Sunday, June 28, 2015

Thomistic Natural Law in Justice Kennedy's Gay Marriage Opinion

    Chicago's Gay Pride Parade Honors the Five Justices Who Supported Gay Marriage

I am not convinced that Mike Huckabee was right in condemning the Supreme Court for trying "to unwrite the laws of nature and the laws of nature's God" in upholding gay marriage as a constitutional right.

Although he does not explicitly appeal to Thomistic natural law, Justice Kennedy's opinion for the majority in Obergefell v. Hodges implicitly engages in Thomistic natural law reasoning.

"The limitation of marriage to opposite-sex couples may long have seemed natural and just," Kennedy observes, "but its inconsistency with the central meaning of the fundamental right to marry is now manifest" (17).  So what seemed natural and just can now be understood to be unnatural and unjust.  Natural justice requires extending the right to marry to same-sex couples.

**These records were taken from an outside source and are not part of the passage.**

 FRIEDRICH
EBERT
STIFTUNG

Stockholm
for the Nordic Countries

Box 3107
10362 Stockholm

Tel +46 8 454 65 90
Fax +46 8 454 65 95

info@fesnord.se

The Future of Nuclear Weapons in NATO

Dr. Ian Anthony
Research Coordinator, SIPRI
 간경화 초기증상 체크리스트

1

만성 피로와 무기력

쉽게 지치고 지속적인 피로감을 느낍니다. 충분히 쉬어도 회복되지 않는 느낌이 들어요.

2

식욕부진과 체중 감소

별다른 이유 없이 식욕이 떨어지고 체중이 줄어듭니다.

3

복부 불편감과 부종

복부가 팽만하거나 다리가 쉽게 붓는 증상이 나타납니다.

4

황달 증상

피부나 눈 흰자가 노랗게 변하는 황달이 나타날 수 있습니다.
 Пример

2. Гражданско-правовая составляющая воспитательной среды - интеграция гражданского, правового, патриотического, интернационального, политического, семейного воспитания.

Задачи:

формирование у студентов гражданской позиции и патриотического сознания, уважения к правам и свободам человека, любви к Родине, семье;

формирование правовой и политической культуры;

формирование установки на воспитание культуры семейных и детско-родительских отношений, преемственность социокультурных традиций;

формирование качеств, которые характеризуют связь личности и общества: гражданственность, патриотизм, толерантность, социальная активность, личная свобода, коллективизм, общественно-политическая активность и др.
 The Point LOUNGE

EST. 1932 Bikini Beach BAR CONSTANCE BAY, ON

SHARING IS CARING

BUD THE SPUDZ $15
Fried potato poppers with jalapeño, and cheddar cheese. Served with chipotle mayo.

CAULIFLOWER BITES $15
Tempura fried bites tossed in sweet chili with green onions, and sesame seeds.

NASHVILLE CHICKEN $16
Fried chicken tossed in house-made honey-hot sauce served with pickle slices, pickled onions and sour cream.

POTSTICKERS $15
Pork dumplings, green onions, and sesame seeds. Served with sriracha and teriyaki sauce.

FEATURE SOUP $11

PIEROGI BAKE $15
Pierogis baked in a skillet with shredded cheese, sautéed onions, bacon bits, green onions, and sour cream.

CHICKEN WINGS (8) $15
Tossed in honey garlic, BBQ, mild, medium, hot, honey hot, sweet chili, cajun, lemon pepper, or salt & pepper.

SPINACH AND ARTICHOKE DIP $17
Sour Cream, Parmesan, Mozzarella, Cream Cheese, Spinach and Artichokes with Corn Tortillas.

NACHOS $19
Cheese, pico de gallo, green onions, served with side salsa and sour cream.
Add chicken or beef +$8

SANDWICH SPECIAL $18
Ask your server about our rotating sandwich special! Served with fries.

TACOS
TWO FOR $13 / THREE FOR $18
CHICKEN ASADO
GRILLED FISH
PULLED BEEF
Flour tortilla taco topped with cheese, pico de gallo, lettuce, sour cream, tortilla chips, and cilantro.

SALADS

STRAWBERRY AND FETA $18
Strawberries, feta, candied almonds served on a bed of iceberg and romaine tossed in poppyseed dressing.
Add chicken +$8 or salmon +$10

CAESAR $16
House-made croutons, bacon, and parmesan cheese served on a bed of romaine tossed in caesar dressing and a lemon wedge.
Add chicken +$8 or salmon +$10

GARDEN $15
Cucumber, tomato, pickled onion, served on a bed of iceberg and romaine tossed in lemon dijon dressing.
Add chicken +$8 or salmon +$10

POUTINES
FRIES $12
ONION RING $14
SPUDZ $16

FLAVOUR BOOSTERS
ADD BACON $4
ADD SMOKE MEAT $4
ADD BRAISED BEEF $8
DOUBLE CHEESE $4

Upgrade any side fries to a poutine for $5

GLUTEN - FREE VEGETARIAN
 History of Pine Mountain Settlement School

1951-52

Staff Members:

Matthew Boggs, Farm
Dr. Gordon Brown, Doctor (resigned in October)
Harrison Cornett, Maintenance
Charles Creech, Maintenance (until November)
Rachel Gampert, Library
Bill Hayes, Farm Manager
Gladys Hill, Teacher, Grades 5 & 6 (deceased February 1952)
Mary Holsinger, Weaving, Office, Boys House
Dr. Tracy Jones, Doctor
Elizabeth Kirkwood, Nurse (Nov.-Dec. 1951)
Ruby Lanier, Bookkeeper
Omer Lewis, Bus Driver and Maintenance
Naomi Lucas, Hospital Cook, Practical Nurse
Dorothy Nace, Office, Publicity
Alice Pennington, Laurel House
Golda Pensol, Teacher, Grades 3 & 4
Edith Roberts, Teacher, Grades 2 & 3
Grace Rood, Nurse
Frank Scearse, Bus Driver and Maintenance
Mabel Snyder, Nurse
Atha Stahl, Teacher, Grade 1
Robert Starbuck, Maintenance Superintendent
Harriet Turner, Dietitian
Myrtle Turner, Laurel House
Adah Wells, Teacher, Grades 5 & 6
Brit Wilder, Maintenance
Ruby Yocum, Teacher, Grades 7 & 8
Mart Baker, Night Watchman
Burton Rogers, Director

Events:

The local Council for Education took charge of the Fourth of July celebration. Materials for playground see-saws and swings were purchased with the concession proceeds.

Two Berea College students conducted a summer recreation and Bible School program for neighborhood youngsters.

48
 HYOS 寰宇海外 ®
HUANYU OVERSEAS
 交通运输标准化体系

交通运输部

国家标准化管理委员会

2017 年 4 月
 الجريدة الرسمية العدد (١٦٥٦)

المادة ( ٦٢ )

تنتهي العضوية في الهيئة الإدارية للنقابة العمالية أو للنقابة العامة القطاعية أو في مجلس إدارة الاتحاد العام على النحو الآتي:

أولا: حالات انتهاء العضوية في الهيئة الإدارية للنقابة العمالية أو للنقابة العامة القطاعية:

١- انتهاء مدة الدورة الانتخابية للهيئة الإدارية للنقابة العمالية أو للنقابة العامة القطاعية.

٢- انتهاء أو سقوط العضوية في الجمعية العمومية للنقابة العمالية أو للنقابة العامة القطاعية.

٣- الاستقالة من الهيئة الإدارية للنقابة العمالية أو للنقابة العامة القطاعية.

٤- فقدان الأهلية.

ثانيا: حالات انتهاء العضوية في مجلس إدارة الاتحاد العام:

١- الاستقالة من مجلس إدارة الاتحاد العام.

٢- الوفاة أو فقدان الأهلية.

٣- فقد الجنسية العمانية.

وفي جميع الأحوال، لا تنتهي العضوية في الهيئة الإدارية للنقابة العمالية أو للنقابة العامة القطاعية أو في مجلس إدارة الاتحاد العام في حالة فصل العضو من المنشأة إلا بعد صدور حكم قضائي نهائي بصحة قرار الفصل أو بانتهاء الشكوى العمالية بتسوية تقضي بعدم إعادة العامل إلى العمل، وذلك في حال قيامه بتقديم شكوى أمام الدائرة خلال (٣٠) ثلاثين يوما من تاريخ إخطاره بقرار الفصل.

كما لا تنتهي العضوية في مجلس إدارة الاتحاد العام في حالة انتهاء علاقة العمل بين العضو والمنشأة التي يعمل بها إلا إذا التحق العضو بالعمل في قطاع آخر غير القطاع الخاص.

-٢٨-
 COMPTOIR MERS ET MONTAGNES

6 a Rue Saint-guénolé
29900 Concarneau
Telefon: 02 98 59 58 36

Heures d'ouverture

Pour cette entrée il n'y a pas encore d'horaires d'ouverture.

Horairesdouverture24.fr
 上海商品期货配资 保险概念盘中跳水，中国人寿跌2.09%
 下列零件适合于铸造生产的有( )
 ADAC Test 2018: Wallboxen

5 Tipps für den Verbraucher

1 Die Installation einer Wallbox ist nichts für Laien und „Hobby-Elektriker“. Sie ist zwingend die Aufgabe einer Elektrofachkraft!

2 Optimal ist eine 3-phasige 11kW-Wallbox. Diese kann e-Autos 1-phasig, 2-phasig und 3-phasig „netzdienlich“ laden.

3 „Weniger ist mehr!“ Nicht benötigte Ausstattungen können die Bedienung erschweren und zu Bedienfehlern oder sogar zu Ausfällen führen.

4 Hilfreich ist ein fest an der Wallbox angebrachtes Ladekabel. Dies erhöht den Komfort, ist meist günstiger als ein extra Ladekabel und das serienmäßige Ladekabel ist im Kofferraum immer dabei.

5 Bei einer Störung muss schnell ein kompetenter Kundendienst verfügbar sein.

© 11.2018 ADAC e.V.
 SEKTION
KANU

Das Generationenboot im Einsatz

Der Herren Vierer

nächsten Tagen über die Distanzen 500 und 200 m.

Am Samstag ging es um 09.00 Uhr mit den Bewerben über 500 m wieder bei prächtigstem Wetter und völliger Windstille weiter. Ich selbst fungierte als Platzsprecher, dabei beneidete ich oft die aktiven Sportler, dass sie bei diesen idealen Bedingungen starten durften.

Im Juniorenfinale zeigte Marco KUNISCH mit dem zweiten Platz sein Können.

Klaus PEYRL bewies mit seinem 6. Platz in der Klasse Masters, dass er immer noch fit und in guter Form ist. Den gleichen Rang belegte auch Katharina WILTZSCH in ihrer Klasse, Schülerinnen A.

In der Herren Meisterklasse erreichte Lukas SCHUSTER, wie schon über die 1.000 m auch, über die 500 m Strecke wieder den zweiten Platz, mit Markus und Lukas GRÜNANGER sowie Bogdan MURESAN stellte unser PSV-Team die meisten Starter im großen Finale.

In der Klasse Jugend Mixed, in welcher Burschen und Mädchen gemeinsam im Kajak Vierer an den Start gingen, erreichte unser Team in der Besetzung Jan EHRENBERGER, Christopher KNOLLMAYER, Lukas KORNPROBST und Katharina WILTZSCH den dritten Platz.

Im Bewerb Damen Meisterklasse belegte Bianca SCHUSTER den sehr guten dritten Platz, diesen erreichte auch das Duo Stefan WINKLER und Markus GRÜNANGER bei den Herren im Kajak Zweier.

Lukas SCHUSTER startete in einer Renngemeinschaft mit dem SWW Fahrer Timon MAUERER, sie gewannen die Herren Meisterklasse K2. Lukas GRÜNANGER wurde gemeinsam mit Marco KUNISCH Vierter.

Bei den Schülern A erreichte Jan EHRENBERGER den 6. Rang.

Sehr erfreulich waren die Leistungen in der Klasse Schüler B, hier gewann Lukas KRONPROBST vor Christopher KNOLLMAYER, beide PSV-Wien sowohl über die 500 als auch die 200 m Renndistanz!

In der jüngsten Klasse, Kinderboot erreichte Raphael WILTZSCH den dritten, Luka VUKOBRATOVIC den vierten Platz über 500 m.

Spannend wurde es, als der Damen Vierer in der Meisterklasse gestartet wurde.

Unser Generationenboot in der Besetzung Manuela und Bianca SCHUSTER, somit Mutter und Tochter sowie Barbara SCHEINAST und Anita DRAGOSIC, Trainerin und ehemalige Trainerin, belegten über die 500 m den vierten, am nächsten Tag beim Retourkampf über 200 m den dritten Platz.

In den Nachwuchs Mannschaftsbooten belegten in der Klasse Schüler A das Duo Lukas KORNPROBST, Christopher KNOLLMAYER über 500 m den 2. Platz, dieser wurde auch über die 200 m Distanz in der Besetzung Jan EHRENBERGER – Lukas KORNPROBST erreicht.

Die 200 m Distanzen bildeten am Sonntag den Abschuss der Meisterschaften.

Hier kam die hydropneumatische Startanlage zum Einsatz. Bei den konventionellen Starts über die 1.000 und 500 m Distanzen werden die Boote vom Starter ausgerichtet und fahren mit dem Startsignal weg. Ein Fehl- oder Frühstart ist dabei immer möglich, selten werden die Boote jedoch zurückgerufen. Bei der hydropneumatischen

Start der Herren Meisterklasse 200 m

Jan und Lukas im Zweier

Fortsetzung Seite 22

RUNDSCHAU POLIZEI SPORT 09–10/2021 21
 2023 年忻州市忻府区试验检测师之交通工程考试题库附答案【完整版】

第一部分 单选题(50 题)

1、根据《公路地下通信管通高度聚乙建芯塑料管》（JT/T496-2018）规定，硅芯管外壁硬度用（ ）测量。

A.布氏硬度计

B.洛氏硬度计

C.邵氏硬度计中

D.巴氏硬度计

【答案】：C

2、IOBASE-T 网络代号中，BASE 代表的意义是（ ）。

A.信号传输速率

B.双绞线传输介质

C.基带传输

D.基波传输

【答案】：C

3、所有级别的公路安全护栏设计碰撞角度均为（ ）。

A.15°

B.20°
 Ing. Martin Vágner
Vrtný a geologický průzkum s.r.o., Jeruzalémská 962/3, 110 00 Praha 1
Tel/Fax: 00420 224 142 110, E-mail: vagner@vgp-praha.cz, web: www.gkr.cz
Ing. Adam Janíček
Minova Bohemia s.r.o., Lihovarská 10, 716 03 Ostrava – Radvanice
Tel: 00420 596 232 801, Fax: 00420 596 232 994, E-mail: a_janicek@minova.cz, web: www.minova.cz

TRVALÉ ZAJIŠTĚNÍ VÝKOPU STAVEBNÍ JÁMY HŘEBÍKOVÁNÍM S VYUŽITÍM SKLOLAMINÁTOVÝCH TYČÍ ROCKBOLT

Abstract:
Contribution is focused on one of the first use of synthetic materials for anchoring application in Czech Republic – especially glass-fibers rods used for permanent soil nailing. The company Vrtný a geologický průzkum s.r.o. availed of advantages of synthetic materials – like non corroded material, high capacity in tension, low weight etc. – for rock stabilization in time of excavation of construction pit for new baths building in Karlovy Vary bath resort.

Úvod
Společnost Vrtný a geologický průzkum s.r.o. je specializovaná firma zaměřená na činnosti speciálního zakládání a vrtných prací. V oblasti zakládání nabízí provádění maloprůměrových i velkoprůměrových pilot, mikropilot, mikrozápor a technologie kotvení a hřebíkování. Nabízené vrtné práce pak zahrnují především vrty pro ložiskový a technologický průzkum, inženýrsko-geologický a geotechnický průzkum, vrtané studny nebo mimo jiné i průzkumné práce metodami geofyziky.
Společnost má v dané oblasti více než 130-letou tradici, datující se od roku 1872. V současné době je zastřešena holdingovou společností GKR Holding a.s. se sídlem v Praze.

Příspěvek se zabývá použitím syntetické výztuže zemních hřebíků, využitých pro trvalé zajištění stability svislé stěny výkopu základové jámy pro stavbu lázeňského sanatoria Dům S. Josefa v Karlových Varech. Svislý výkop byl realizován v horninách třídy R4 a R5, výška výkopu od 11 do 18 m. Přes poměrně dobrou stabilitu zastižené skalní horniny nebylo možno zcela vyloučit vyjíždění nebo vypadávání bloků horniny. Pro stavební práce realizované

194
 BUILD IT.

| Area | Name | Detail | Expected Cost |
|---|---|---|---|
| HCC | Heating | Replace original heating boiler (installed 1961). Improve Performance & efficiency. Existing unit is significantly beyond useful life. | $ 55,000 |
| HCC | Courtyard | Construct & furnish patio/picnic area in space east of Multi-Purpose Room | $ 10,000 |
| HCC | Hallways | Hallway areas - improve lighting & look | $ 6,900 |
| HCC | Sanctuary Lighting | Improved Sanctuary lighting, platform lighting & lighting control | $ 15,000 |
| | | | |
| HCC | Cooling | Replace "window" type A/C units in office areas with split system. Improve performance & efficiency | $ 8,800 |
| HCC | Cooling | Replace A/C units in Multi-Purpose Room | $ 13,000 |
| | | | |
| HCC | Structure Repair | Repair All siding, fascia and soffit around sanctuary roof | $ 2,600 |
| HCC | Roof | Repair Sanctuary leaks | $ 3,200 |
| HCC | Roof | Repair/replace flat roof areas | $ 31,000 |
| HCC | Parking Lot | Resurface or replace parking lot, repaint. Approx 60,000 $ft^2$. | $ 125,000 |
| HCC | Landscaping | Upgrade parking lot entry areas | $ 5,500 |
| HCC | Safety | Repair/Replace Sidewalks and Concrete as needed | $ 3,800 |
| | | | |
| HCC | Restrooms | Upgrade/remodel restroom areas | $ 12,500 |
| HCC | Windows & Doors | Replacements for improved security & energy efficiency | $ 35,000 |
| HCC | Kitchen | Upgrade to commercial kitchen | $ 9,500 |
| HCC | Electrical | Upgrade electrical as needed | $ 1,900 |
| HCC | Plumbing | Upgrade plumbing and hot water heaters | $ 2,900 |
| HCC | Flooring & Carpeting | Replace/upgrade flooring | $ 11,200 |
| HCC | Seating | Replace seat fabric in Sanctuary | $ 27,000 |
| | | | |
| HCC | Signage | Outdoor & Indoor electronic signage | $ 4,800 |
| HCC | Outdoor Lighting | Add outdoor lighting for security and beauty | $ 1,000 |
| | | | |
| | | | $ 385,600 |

The dissenters in this case insist that the only standards for determining constitutional rights come from "history and tradition," and therefore there can be no constitutional right for same-sex marriages, because "history and tradition" restrict marriage to opposite-sex couples.  But Kennedy argues that in exercising "reasoned judgment" about how choices about marriage express "our common humanity," "history and tradition guide and discipline this inquiry but do not set its outer boundaries" (10-11, 13).  Once we understand that sexual orientation is part of our "immutable nature," and that homosexuals have the same natural desires for marital love and parental care of children that heterosexuals do, then we can see that same-sex marriage is rooted in human nature (4).

According to Thomas Aquinas, marriage is natural insofar as it satisfies two natural ends--securing the parental care of children and securing the conjugal bonding of male and female in the household (Summa Theologica, II-II, q. 57, a. 3; suppl., q. 41, a. 1).  Kennedy agrees with this, although he sees same-sex marriages as securing the same two natural ends (5, 13-16).

Aquinas accepts the biblical teaching (in Paul's Letter to the Romans, 1-2) that homosexuality is "contrary to nature" (I-II, q. 94, a. 3; II-II, qq. 153-54).  By contrast, Kennedy believes that homosexual inclinations express the "immutable nature" of homosexuals. Aquinas concedes that in their sexual desires, human beings differ in their "temperamental nature," in that a few human beings will naturally choose to be celibate, such as those (like Aquinas himself) who choose to take religious vows of celibacy (I-II, q. 46, a. 5; q. 51, a. 1; q. 63, a. 1).  But he never concedes that homosexuality might also express "temperamental nature."  So here is the one fundamental point of disagreement between Aquinas and Kennedy.

Despite this disagreement over whether homosexuality is natural or unnatural, moral or immoral, Aquinas and Kennedy are close to agreeing that the religious condemnation of homosexuality should not be coercively enforced by law.  While Aquinas regards homosexuality as a vice, he also insists that it is not the proper role of human law to enforce perfect virtue, because human law should be concerned primarily with prohibiting conduct that is harmful to social order, such as murder and theft (I-II, q. 96, a. 2).  Similarly, Kennedy argues that same-sex marriages pose no risk of harm, and that those who say that legalizing same-sex marriage will destroy opposite-sex marriage are mistaken (26-27). 

So there is here--implicit in Kennedy's opinion--a natural law argument for gay marriage, in that gay marriages with adopted children can approximate heterosexual marriages in serving the two natural functions of marriage--conjugal bonding and parental care of children--without harming the institution of heterosexual marriage.